Interviewer: our site expands its offer. We are now also broadcasting in the evening at 18.30 o'clock the devotion from the Marienkapelle in the Cologne cathedral. What other precautions are being taken in the Archdiocese of Cologne??

Meiering: Well, we have already said a few days ago, we have to stop all meetings in our parishes, all meetings of the groups, committees and associations – about as long as now the schools are suspended. This concerns many areas: Children's groups, youth groups, old people's groups, choirs, the whole First Communion preparation. That shakes everything up quite a bit. And of course we are also asking ourselves with the pastoral team here in downtown Cologne: What will this do to our congregations??

But I think it needs calm and trust. Trust above all in the state authorities and in those responsible in our archdiocese. Each of us knows things better. It's like soccer. There are so and so many soccer coaches who know exactly what should have been done or should be done here. I think it is important that there are people who have responsibility, who do not only look at the individual, but at the whole. And even though we may not understand or be able to personally assess things, we have to trust that these people are doing it well.

We also need trust in humanity, that we look out for each other and realize where someone needs help, where someone is perhaps not well, where I could help someone by doing errands, whom could I call?. I think it's a bit like an unintentional retreat. My everyday life is interrupted and I become someone completely different – forced to do so. What does that mean for me and my everyday life? We have to develop trust in ourselves and in our fellow human beings – and of course trust in God. We can do that through prayer.

This basic trust in those responsible, in humanity, in God – perhaps we can learn this existentially anew in these days.

Interviewer: How do you deal with this as a pastoral team? Is there a need for more discussion among the community members??

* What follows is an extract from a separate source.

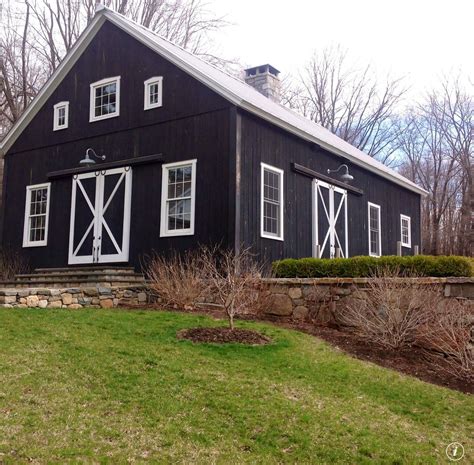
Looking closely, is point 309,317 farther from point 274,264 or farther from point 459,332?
point 459,332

Meiering: We'll see about that now. We noticed yesterday that the phone, WhatsApp and all social media were running hot. People have all kinds of questions. That keeps us on our toes. It starts in the kindergarten with the kindergarten mother and ends in the old people's home with the question, how is it now with the communion of the sick?? It really does affect the whole lifespan – to the point of thinking, how do we now organize the burial in the cemetery when the exequies – the masses beforehand in the church – no longer take place.

There are lots of things to organize and plan now. Life seems to be at a standstill, but in the hearts of the people it is of course totally agitated. We want to deal with this now calmly with the pastors and try to be with the people. I believe that the most important thing now is to take a serious and good look at all the many questions, concerns and needs and to talk about them with each other. Sharing that with each other and working through it as we can. We are capable of acting in many things. We act to the best of our conscience and knowledge, which is imperfect. But to share that with each other, that's already worth a lot.

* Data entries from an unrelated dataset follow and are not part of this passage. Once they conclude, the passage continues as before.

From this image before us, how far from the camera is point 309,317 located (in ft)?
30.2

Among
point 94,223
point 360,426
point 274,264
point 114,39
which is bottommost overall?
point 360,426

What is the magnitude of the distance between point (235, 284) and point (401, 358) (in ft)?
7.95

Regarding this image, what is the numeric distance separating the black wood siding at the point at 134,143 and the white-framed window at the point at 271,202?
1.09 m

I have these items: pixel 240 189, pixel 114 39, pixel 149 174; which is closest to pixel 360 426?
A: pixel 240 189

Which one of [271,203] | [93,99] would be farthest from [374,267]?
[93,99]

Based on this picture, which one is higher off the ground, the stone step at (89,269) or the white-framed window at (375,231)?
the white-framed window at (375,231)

Interviewer: Many bars and restaurants remain closed or have certain requirements they must adhere to. Will Cologne Cathedral also close in the foreseeable future?

Meiering: We do not intend to do that. The cathedral is not so high on the danger scale. It's a big space that continues to be well ventilated. If there are no shared services in the next few days and weeks, it's fine to go there on your own. It's almost like being out in the fresh air.

But we will of course monitor the situation closely. This affects all our church houses, institutions and churches. And then we will look closely at what is to be done. We realize that the situation can sometimes change within a few hours. Yesterday I wrote three messages to my staff, each with a different content, because the factual situation has changed again and again. But I think now we have a status to go on with for the next days. And then it will be seen what happens next.

The interview was conducted by Katharina Geiger.